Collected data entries
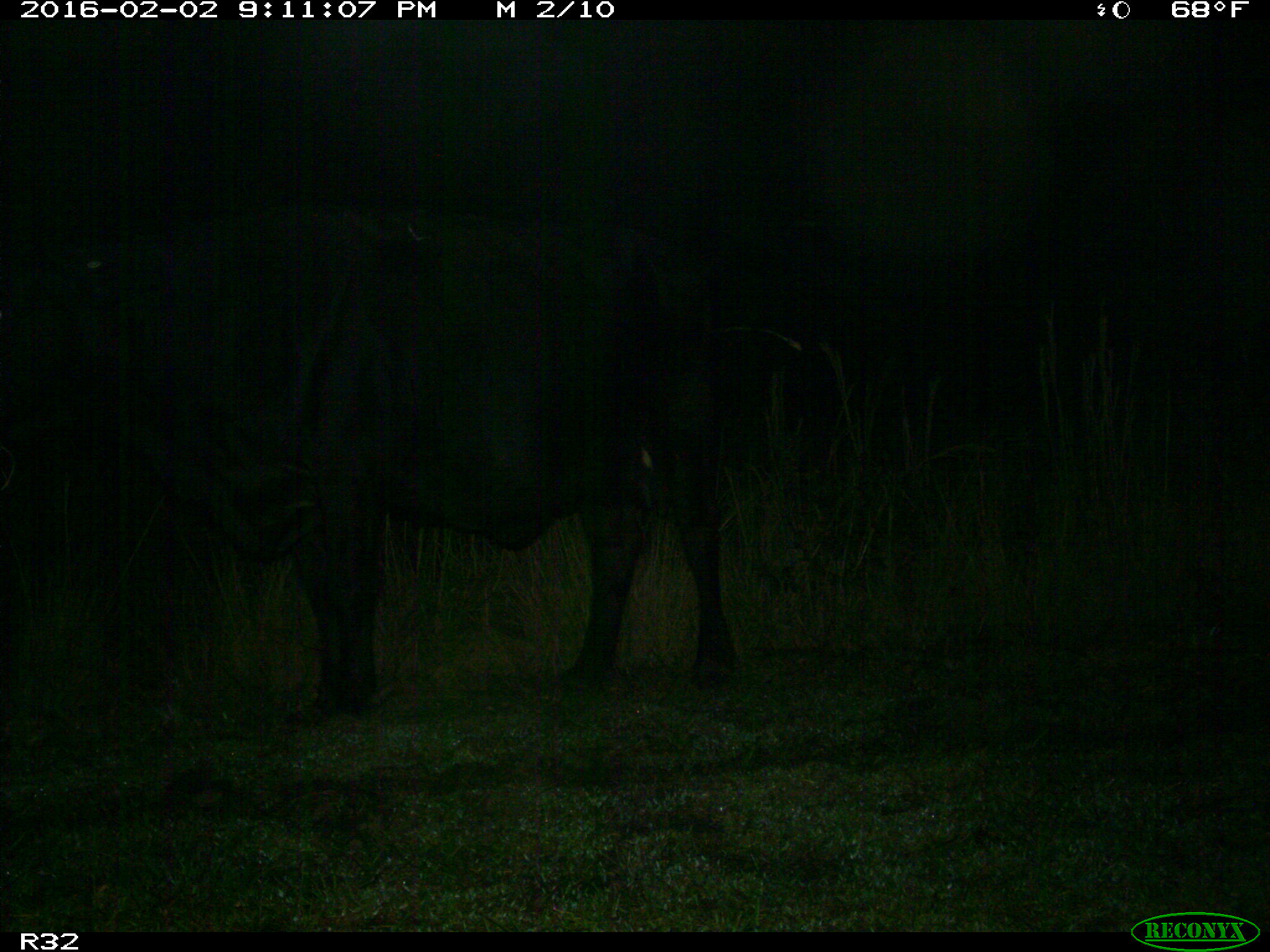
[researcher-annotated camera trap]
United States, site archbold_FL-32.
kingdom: Animalia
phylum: Chordata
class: Mammalia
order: Artiodactyla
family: Bovidae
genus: Bos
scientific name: Bos taurus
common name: domestic cow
Bos taurus (domestic cow).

> [Your assignment]: Once the pictures are set aside, reproduce the records in full and exactly.

> [Output of the exercise]:
[researcher-annotated camera trap]
United States, site archbold_FL-32.
kingdom: Animalia
phylum: Chordata
class: Mammalia
order: Artiodactyla
family: Bovidae
genus: Bos
scientific name: Bos taurus
common name: domestic cow
Bos taurus (domestic cow).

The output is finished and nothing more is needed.